Source passage -
────────────────────

Friday 22 July 2011


This is my response to a comment I got by email after my recent post on prayer.  My friend said:
You say you pray for daily bread for people. I have struggled to understand how God - who loves us more than the sparrows and who promised to provide for all our needs, can let so many many people die of starvation every single day.
Here was my response (unpolished and mostly off-the-cuff with my trademark never-ending sentences) in case anyone else has been wondering similar things.

Those are big questions, and ones that I have thought about a lot since getting sick. Not just in relation to myself, but also as I have realised that someone in my condition in at least 1/3 of the world would die of it because resources are so tight where they live.

My first answer is that God didn't want it to be this way. He made us a perfect world that was 'just right', and his plan was for us to always live in that world that was perfect. However, we/Adam and Eve stuffed it up and now there is all manner of suffering. In the book of Romans, Paul talks about all creation 'groaning', and [my friend's close relative]'s sickness and mine, as well as all those people dying of starvation etc., are all part of creation groaning.

My second answer is that God has bigger priorities than ending suffering in the here and now. Martin and I read a chapter or so of the Bible together every morning and in the last couple of years we've mostly been reading from the Old Testament. In our reading we've been really struck by how different God's perspective on mortal life is from ours. It seems to be terribly hugely important to God that people are in a good relationship to Him, but not hugely important whether they stay alive or not. I guess that makes sense in the context of eternity.

So in the New Testament it says that Jesus' death was the first step towards fixing what was broken in the world, but it won't be 100% right until Jesus comes back to live here permanently and everything is made new again. That hasn't happened yet, and I think the Bible says it won't until everyone on earth has had the chance to hear the gospel (e.g. Matthew 24, Mark 13), although I'm not 100% sure that's what those texts mean. Assuming that is the meaning it then seems that, even though he's completely capable of healing all that suffering, God has decided to limit himself and not do so in the light of the greater good of giving people the opportunity of living with him in eternity. I don't 100% see why fixing what's gone wrong in the world would get in the way of that, but it appears that it does.

────────────────────

Records -
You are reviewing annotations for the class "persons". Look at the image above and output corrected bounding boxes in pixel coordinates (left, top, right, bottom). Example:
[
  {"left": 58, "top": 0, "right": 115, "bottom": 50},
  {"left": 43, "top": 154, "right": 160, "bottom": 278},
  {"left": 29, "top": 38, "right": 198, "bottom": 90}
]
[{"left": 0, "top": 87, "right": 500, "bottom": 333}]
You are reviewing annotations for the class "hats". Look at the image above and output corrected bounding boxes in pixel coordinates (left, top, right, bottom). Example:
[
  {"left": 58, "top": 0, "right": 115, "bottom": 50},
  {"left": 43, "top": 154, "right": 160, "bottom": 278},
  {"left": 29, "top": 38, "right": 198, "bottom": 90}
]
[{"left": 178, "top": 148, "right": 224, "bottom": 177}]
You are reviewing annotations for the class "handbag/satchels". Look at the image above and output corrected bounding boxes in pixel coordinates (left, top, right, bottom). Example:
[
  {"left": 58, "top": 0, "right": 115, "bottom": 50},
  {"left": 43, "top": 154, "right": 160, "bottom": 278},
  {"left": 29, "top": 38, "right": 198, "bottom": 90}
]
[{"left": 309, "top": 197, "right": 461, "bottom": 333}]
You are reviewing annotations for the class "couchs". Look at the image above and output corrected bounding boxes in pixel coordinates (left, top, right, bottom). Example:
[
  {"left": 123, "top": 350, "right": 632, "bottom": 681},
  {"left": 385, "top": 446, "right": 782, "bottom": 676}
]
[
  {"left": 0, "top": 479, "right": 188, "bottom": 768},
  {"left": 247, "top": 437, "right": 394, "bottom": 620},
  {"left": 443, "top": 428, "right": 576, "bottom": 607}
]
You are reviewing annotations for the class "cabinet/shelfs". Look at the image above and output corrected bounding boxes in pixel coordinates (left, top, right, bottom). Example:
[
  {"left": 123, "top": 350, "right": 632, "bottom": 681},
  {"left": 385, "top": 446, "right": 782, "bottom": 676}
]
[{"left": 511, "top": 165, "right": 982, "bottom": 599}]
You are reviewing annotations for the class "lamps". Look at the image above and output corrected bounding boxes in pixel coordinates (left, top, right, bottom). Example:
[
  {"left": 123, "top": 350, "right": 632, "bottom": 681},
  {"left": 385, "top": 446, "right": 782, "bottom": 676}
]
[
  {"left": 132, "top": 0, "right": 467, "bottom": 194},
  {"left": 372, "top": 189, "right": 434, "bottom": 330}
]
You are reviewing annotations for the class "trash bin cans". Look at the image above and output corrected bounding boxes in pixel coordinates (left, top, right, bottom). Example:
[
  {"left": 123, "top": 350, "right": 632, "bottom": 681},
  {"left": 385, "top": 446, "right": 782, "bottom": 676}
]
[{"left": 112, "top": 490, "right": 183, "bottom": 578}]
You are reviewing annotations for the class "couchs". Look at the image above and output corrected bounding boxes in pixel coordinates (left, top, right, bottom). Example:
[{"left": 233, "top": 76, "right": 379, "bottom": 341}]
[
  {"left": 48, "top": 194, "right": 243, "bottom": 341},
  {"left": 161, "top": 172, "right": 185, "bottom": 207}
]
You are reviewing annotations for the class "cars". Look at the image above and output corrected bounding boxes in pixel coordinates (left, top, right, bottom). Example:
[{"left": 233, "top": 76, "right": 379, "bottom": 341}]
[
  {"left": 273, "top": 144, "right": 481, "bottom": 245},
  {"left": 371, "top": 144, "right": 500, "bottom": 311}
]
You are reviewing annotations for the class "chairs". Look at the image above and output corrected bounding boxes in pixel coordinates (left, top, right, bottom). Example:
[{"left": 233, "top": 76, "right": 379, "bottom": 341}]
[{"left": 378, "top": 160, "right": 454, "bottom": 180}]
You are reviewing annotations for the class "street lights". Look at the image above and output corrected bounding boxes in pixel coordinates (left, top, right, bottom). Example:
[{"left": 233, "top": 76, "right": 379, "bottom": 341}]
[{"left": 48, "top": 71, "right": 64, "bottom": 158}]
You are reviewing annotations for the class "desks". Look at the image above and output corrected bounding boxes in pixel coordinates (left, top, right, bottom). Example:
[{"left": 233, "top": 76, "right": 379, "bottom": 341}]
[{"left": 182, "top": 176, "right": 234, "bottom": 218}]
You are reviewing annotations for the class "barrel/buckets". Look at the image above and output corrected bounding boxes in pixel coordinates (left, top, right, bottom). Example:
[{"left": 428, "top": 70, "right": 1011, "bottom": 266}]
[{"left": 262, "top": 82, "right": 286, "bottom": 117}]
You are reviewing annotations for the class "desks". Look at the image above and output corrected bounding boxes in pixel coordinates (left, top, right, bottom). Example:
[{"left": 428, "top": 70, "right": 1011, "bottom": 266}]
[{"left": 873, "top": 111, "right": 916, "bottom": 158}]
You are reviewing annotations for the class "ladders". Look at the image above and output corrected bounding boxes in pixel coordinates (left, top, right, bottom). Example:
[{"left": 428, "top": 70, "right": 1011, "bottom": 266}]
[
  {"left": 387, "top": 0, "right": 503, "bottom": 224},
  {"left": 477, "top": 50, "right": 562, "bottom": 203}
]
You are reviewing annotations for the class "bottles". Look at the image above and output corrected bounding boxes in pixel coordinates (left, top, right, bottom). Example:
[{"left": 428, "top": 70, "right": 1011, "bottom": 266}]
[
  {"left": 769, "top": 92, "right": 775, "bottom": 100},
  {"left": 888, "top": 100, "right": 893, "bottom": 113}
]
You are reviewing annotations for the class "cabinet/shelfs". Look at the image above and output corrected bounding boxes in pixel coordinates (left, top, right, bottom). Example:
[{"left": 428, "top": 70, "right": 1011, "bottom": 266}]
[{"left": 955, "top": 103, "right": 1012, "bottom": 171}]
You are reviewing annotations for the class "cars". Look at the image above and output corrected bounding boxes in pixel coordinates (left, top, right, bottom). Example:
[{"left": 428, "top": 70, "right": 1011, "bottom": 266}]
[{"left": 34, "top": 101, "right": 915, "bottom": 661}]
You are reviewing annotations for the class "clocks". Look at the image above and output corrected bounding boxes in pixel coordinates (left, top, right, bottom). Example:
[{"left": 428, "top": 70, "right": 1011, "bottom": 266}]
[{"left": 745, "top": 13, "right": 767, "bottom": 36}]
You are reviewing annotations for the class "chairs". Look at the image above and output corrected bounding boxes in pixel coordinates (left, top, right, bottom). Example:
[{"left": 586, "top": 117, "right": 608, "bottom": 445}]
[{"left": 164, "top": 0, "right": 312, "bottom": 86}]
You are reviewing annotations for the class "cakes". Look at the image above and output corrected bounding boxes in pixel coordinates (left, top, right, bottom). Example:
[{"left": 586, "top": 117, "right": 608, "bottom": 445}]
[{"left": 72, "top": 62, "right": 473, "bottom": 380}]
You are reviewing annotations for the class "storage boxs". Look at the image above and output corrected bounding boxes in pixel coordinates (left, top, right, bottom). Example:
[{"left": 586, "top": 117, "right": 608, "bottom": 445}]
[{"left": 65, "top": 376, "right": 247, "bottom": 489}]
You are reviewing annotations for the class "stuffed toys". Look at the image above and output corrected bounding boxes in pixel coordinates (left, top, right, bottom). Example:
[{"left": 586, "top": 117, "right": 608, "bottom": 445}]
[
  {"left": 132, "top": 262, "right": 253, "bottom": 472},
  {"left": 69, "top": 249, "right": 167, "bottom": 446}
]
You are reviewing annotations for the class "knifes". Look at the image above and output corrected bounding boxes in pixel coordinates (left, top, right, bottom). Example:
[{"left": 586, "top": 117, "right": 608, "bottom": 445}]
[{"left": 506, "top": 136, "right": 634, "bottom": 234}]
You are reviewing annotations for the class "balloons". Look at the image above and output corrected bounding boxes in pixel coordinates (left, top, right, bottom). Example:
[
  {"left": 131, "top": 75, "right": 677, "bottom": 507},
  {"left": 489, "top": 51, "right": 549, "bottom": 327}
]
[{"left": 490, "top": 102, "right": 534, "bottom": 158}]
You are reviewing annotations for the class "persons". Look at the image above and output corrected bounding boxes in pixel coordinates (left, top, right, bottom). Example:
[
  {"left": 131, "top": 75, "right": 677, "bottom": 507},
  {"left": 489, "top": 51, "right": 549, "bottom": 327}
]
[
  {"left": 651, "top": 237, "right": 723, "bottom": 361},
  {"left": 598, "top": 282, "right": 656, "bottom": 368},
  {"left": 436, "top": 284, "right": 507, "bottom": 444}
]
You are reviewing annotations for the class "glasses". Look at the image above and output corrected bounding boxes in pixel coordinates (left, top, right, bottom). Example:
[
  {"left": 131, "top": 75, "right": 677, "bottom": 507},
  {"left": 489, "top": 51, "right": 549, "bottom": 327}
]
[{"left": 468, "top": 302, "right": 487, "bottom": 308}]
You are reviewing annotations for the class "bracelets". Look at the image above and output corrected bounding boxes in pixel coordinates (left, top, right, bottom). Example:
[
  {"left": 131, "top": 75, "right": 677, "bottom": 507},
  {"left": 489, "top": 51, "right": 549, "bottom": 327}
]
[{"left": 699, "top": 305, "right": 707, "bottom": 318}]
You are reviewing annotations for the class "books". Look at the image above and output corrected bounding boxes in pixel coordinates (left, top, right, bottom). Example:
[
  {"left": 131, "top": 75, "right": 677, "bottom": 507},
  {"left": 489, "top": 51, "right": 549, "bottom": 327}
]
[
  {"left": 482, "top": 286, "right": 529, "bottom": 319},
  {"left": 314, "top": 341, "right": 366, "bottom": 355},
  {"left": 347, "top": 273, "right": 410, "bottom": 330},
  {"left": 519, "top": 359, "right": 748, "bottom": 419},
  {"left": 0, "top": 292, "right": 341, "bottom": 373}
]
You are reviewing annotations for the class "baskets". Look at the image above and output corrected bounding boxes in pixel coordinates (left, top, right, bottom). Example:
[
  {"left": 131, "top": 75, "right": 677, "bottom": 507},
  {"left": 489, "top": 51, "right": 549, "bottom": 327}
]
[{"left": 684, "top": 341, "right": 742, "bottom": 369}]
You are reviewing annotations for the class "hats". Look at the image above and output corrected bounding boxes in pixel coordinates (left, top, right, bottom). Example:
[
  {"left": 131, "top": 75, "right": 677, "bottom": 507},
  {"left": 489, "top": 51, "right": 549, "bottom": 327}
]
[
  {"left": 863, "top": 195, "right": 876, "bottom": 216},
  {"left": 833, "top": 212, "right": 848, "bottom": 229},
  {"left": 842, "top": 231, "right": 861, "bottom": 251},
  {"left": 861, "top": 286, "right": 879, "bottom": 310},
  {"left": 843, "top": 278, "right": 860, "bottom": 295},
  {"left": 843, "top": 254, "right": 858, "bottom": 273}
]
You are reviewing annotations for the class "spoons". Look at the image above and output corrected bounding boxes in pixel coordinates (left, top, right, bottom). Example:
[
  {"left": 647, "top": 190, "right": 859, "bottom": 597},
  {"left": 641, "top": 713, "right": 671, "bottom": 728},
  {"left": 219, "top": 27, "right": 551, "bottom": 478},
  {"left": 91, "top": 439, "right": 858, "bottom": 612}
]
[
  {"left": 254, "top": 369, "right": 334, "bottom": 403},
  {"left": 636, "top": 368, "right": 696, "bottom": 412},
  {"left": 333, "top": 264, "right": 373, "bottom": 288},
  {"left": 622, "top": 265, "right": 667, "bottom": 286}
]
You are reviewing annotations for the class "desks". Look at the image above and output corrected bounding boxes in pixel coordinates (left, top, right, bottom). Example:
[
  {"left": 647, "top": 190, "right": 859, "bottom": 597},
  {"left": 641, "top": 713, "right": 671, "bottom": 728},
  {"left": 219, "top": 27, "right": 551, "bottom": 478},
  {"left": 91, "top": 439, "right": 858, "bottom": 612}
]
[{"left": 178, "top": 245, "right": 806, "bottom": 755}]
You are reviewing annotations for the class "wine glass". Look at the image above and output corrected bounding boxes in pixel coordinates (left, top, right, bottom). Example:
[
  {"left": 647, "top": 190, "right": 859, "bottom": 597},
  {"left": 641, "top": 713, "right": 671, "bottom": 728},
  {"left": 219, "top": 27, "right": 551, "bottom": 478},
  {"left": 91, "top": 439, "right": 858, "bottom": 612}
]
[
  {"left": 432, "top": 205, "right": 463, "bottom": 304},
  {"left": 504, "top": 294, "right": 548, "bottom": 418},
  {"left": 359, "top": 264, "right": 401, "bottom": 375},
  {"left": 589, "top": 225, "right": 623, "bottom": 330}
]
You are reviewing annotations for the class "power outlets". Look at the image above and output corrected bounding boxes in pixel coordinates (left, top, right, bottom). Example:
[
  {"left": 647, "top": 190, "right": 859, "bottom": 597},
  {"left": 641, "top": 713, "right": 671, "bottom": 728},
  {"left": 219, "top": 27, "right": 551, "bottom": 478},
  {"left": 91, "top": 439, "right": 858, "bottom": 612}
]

────────────────────

Instructions -
1. Condense the paragraph of the post that opens with "My second answer is" into two or three sentences, keeping its main facts.
2. Set down the words of the post from "Here was my" to "wondering similar things.", unchanged.

Outputs by task -
1. The writer's second answer is that God has bigger priorities than ending suffering now. Reading the Bible each morning with Martin, mostly from the Old Testament, the writer has been struck by how differently God views mortal life. A good relationship with God seems to matter greatly to Him, while whether people stay alive matters much less, which makes sense in light of eternity.

2.
Here was my response (unpolished and mostly off-the-cuff with my trademark never-ending sentences) in case anyone else has been wondering similar things.